# Introduction



## linksinachain (Oct 23, 2007)

Hi folks,

New to the site, but didn't think I was a newcomer to modelling until I started doing some surfing as of late! Turns out the hobby I found as a young teen has a lot more to it than I originally thought!

It wasn't until quite recently I reengaged the hobby and decided to start building based on functioning equipment, rather than the 'fresh off the factory floor' look. Hence, I am doing a lot of Googling as of late. It is exhausting.

Next investment is an airbrush (looking at the Testors kit complete w/pump) so I can try my luck with a new skill.

I found this site quite by accident, actually (not that I'm not glad to be here)... S4Simon's post wrt fibreoptic cockpits caught my eye whilst casually surfing. Now I have a Monogram F-18 that I am hoping to convert into a CF-18 as I'm just outside Cold Lake, AB and am exposed to them more often than most.

So, techniques like weathering and layering are still quite new to my vernacular - don't be surprised if I ask quite a few horrendous n00b questions here  

Well, no time like the present... Does anyone have any techniques for modding aircraft control surfaces? Say, for instance, I wanted to have drooping flaps and ailerons but didn't want to fork out the $175CDN the local hobby shop wants for the Hasegawa F-18?

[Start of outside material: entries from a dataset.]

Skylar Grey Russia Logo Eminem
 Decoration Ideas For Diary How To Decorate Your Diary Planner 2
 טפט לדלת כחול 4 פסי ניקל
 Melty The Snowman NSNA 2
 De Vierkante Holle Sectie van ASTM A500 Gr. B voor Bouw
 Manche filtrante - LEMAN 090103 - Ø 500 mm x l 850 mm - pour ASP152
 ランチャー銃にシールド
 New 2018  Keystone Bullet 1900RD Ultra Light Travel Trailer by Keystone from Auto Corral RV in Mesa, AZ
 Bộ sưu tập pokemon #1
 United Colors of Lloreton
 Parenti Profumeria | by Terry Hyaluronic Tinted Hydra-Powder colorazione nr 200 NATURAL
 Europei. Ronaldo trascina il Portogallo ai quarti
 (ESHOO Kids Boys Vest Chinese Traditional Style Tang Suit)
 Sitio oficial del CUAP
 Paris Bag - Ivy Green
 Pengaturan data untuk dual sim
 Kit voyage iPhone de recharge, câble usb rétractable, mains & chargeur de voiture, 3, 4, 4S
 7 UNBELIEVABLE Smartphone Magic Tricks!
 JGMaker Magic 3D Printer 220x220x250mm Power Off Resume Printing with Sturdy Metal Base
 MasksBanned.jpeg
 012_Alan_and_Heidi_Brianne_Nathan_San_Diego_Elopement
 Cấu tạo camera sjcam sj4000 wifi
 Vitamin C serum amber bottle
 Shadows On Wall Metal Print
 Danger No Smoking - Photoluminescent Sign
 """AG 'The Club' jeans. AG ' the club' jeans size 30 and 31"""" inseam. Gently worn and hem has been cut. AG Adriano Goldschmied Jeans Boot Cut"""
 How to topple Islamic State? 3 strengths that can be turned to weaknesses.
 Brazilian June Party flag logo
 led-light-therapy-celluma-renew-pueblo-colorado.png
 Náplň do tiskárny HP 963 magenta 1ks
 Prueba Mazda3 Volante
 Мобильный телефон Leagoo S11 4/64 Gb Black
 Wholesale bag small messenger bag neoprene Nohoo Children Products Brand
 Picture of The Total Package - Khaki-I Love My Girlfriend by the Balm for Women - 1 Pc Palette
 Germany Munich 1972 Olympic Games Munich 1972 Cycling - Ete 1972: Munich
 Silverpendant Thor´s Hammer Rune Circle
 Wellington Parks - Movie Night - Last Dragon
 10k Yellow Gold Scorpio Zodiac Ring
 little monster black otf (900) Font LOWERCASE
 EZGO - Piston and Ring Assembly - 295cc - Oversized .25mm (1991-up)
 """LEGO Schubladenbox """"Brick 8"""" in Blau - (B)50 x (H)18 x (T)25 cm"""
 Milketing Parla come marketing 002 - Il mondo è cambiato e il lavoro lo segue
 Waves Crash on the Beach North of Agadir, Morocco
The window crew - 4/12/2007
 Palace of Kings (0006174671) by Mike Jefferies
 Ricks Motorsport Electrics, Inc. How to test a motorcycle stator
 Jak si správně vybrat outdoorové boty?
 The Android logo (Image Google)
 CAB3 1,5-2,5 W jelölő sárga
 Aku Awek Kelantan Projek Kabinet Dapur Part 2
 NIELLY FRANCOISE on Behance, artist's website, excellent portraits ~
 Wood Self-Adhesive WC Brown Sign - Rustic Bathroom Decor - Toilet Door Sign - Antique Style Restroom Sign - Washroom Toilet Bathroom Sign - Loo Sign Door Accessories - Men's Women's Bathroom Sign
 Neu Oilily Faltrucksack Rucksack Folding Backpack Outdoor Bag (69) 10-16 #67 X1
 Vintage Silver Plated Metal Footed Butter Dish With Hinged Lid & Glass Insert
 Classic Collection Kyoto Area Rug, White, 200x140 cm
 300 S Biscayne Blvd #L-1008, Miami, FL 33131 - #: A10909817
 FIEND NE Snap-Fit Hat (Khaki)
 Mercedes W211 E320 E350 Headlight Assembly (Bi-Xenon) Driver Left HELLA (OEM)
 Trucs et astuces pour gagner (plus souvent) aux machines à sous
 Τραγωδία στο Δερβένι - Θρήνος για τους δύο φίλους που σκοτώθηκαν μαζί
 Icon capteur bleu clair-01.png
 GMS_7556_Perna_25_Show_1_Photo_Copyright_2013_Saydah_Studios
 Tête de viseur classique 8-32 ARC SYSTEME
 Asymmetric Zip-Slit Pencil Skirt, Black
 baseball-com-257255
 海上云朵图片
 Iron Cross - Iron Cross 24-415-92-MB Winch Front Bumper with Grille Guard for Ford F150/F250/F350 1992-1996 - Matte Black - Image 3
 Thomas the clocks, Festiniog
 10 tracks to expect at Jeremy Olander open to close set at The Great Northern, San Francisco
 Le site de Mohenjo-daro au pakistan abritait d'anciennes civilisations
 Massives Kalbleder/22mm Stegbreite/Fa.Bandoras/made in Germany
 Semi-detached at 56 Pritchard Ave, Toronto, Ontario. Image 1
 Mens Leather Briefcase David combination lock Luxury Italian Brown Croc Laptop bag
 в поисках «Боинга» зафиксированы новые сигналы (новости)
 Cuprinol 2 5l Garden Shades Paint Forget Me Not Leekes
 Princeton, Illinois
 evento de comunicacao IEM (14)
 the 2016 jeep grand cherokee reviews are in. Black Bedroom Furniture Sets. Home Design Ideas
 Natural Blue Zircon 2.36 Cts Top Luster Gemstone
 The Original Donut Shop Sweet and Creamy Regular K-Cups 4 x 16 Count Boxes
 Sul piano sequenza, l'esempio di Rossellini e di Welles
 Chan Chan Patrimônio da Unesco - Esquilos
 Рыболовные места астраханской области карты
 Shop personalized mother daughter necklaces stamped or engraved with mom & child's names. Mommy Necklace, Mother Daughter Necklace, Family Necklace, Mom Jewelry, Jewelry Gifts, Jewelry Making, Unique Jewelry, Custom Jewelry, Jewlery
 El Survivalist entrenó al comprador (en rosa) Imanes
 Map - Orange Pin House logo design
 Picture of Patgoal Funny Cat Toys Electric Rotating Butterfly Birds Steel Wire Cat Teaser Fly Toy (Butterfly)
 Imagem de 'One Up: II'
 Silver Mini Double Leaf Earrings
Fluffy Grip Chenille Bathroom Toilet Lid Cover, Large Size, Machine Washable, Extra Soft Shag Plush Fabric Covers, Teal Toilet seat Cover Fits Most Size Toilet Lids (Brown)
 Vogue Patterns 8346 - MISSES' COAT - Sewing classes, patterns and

Either way, happy to be here!

Cheers,
Craig
(linksinachain)


----------



## modelgeek (Jul 14, 2005)

Welcome Craig !!! Glad your here.. you will like this place ,the folks on here are great and very helpful ..Your in the right place and ask away about anything you may want to know or learn about :thumbsup: Jeff


----------



## bert model maker (Feb 19, 2002)

WELCOME linksinachain, gladto have you aboard,
Bert


----------



## roadrner (Jul 21, 1999)

Welcome,
Best board in town and not just for modelers. Check out the other forums and you might be surprised.  rr


----------